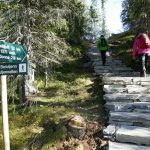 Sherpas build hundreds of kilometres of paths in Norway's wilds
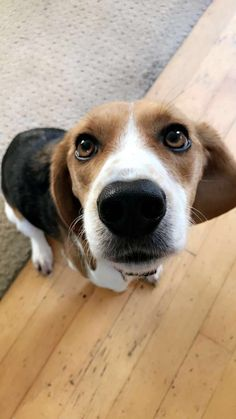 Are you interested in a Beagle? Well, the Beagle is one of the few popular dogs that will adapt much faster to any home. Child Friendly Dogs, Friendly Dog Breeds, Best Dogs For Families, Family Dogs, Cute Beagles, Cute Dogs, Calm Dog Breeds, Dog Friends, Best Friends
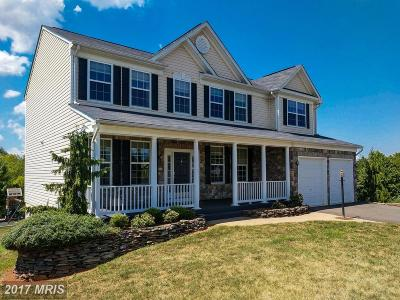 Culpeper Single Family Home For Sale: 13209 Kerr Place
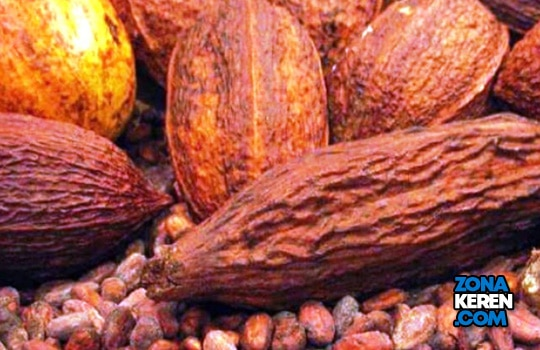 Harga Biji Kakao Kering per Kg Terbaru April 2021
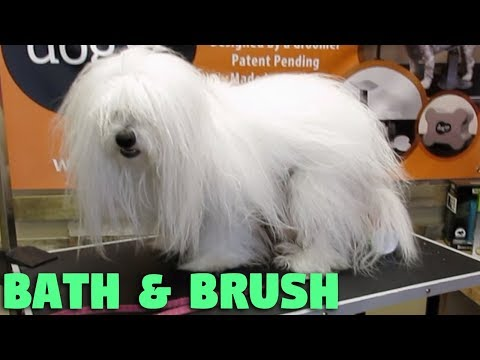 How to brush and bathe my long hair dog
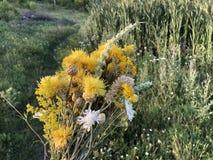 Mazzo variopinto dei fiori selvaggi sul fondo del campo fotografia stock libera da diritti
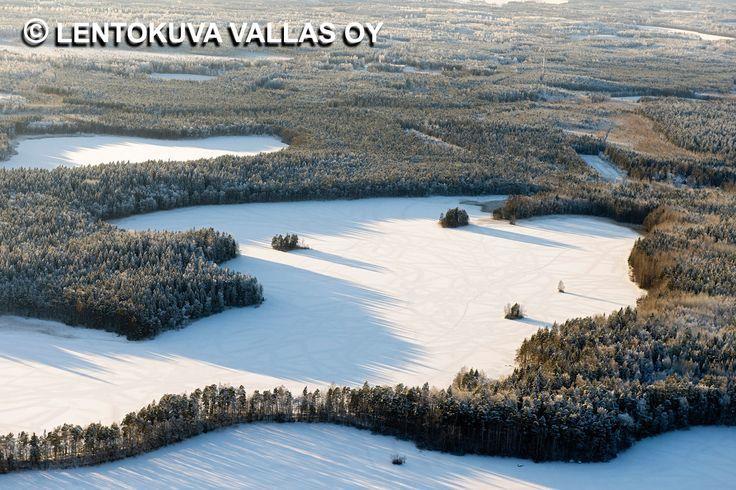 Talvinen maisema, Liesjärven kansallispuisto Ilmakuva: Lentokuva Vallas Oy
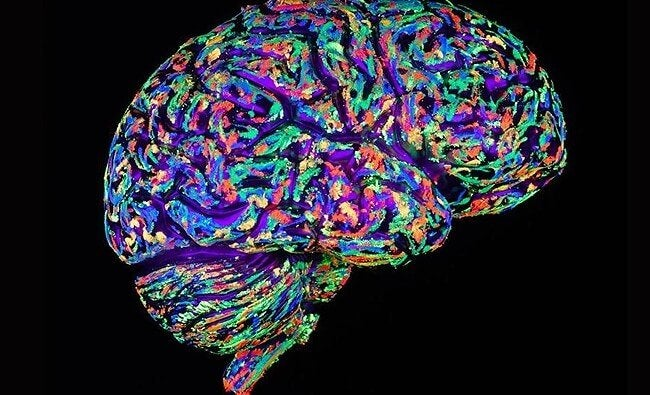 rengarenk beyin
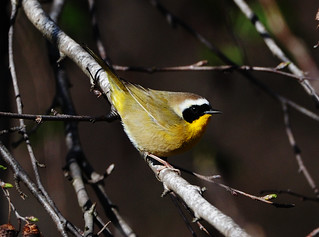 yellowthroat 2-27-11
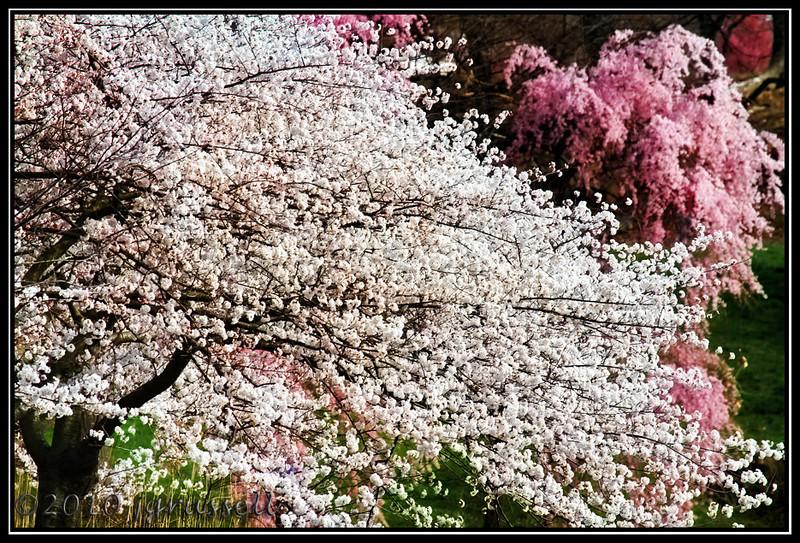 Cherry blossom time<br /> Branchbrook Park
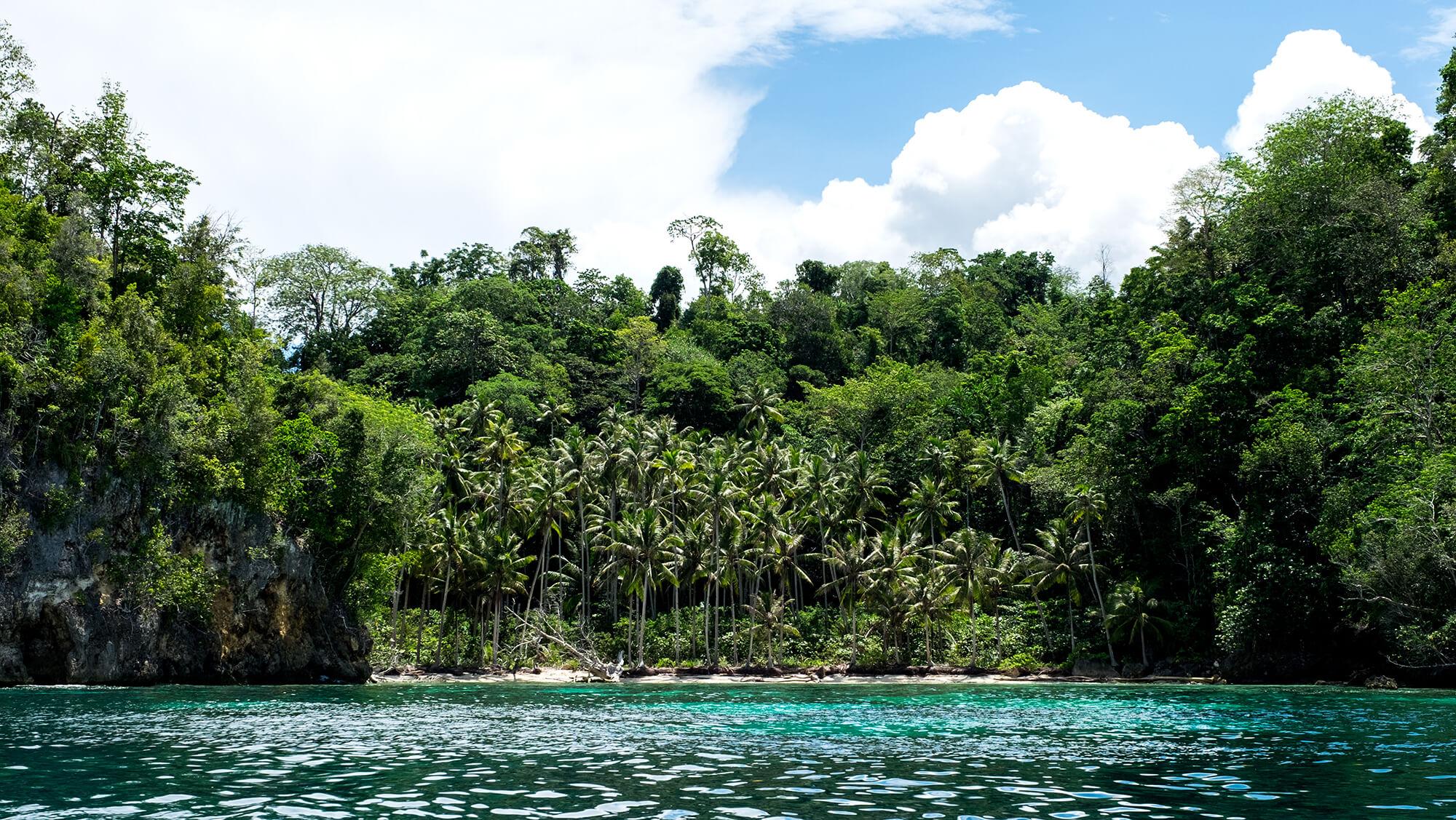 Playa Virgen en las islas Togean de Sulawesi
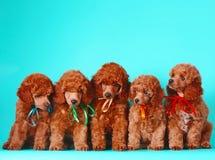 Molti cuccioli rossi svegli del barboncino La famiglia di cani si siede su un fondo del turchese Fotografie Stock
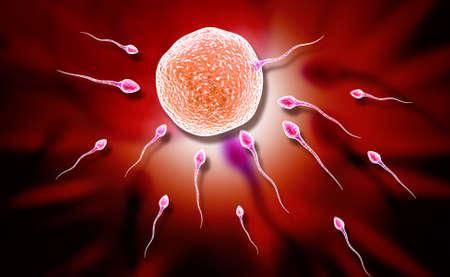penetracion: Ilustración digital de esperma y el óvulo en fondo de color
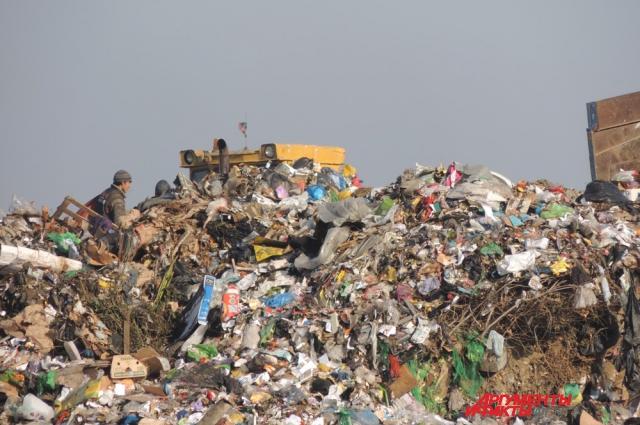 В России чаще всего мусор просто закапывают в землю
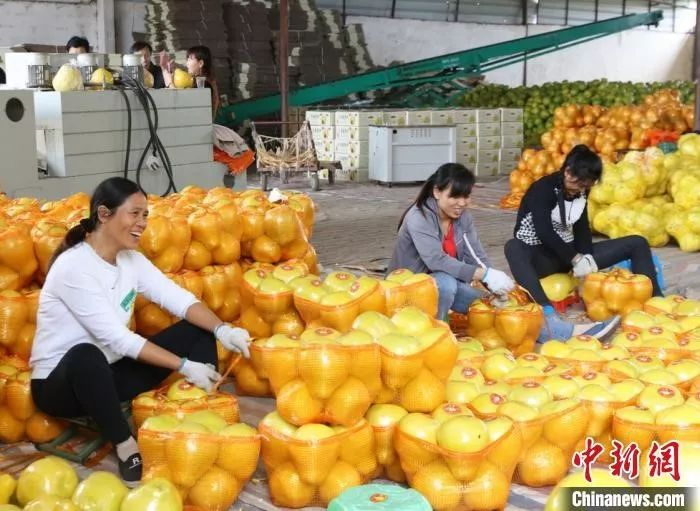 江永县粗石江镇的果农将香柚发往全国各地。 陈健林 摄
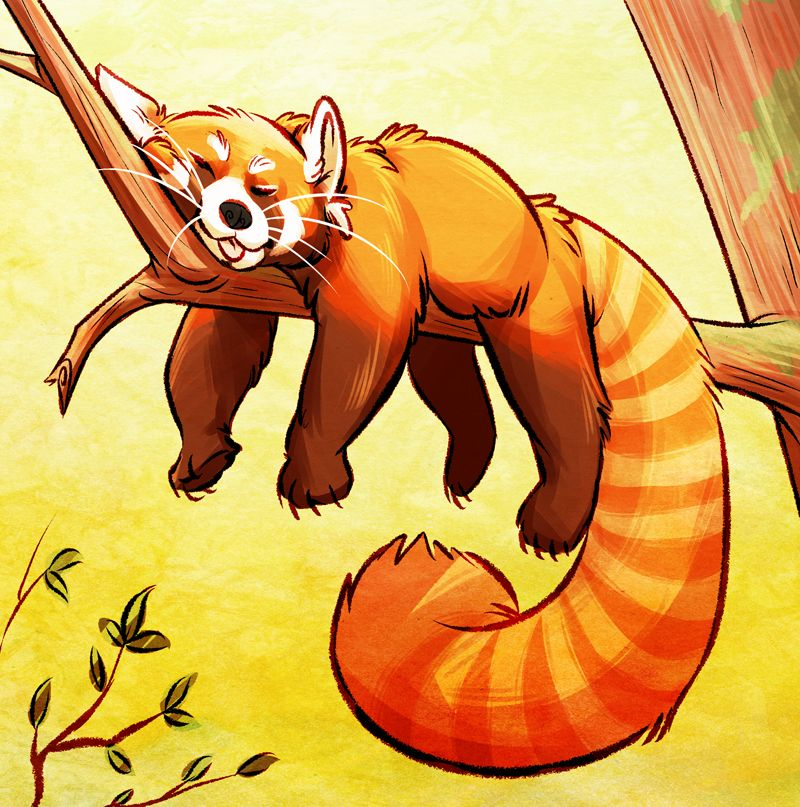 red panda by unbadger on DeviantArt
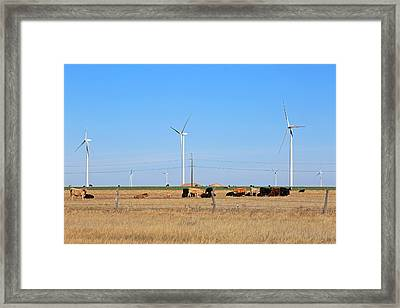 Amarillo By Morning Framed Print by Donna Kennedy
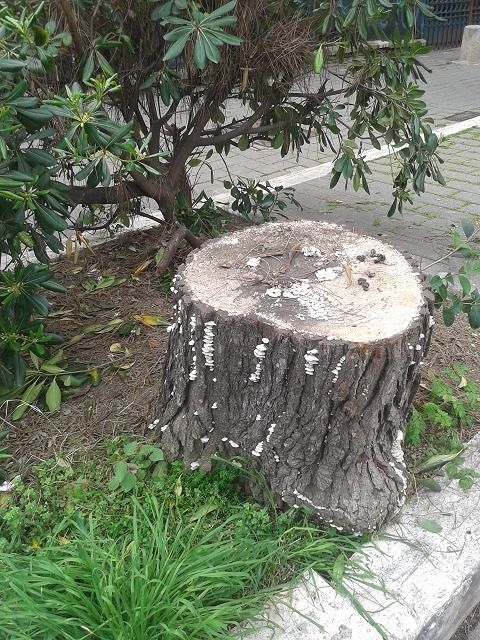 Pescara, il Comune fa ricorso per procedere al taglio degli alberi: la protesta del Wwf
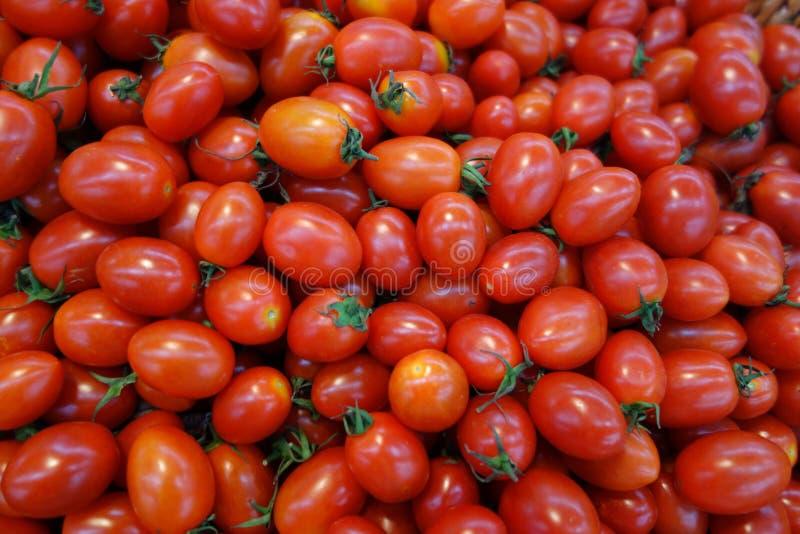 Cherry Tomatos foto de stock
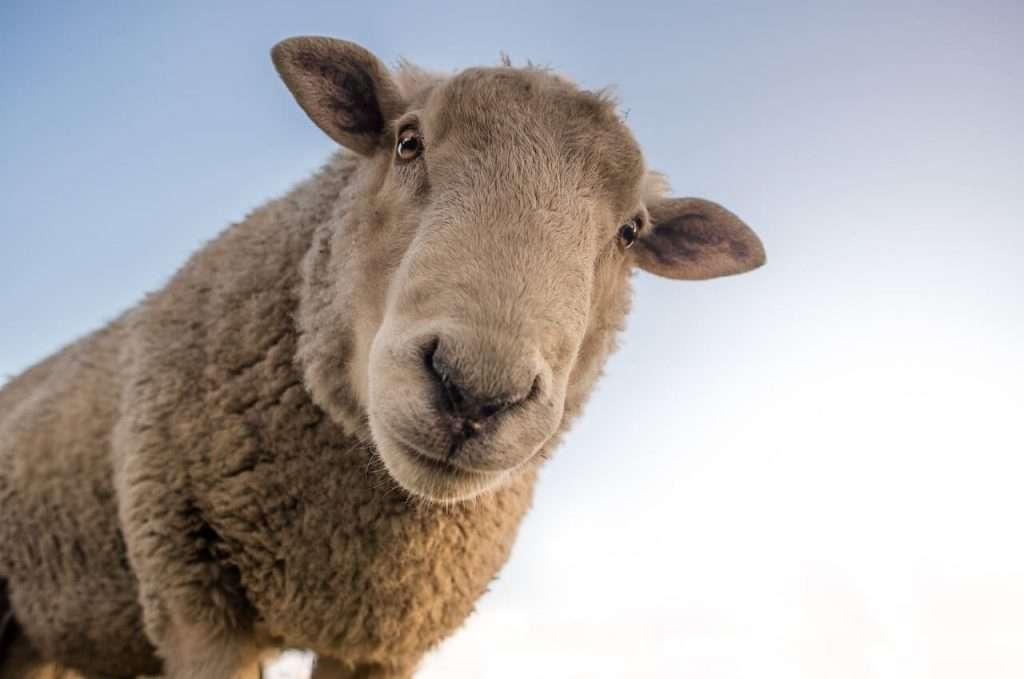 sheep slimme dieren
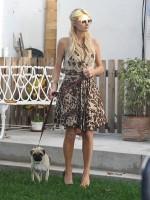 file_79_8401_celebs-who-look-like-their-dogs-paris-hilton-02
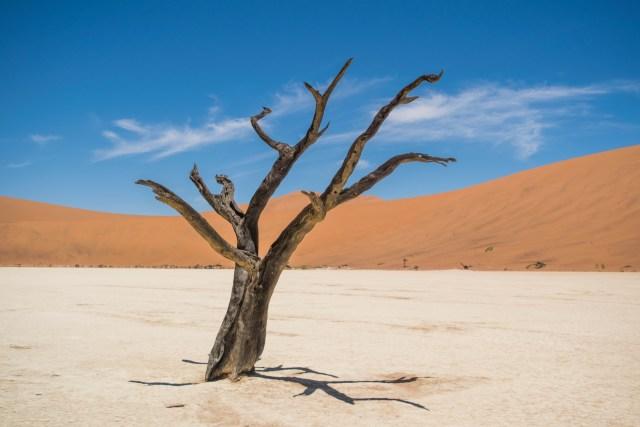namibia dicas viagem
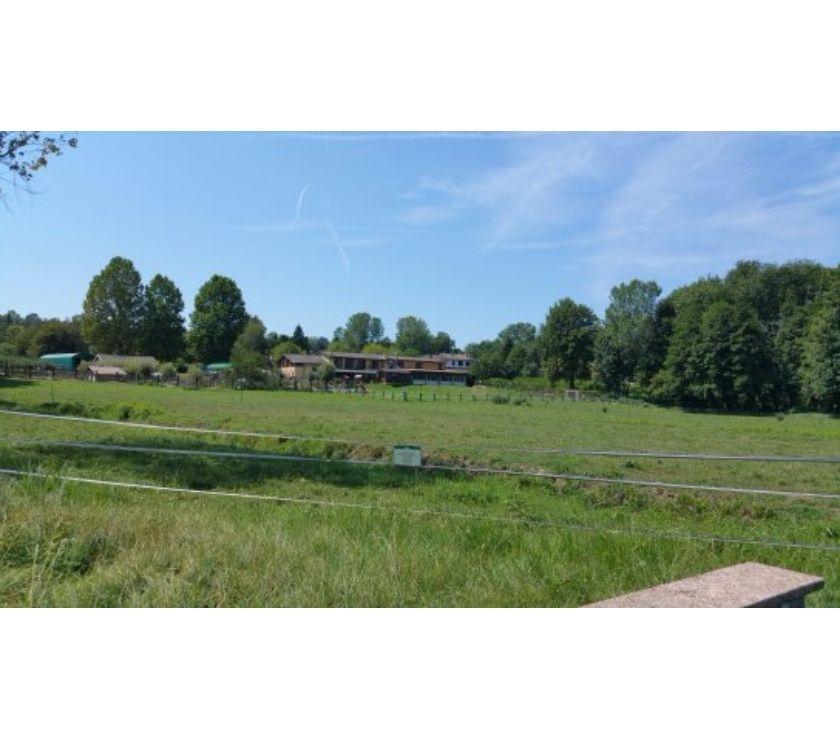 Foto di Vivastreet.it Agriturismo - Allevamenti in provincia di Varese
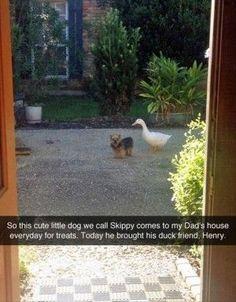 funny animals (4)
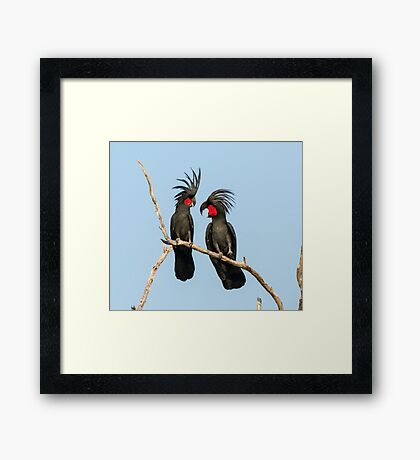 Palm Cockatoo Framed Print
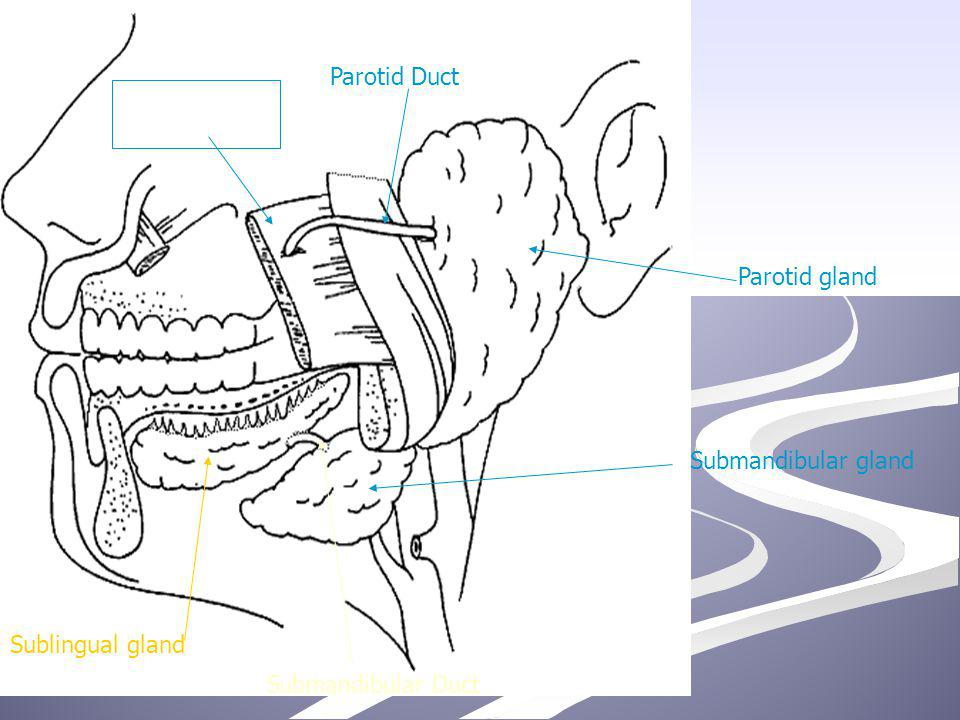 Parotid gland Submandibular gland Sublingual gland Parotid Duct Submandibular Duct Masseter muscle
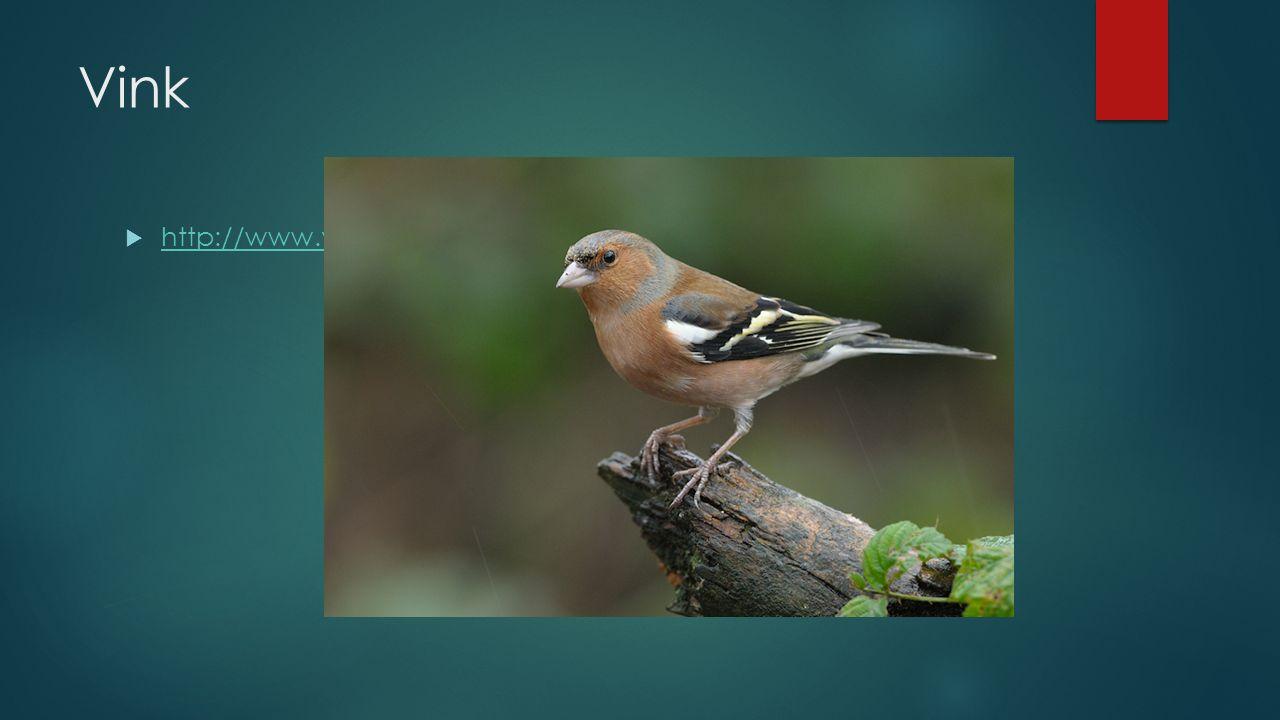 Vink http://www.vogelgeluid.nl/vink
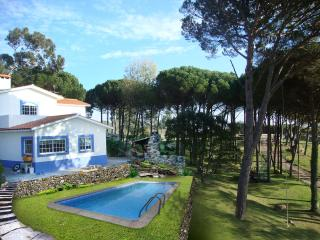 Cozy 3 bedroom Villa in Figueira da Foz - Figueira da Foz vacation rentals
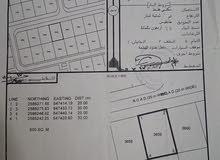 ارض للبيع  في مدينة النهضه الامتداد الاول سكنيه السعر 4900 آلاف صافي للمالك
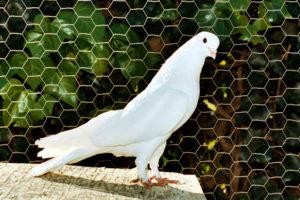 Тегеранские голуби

TO DO => Print an exact copy of the lines above, from the one containing "Are you interested" through the one containing "Harga Biji Kakao", and leave out the pictures.

REPLY TO THE TASK =>
 Are you interested in a Beagle? Well, the Beagle is one of the few popular dogs that will adapt much faster to any home. Child Friendly Dogs, Friendly Dog Breeds, Best Dogs For Families, Family Dogs, Cute Beagles, Cute Dogs, Calm Dog Breeds, Dog Friends, Best Friends
 Culpeper Single Family Home For Sale: 13209 Kerr Place
 Harga Biji Kakao Kering per Kg Terbaru April 2021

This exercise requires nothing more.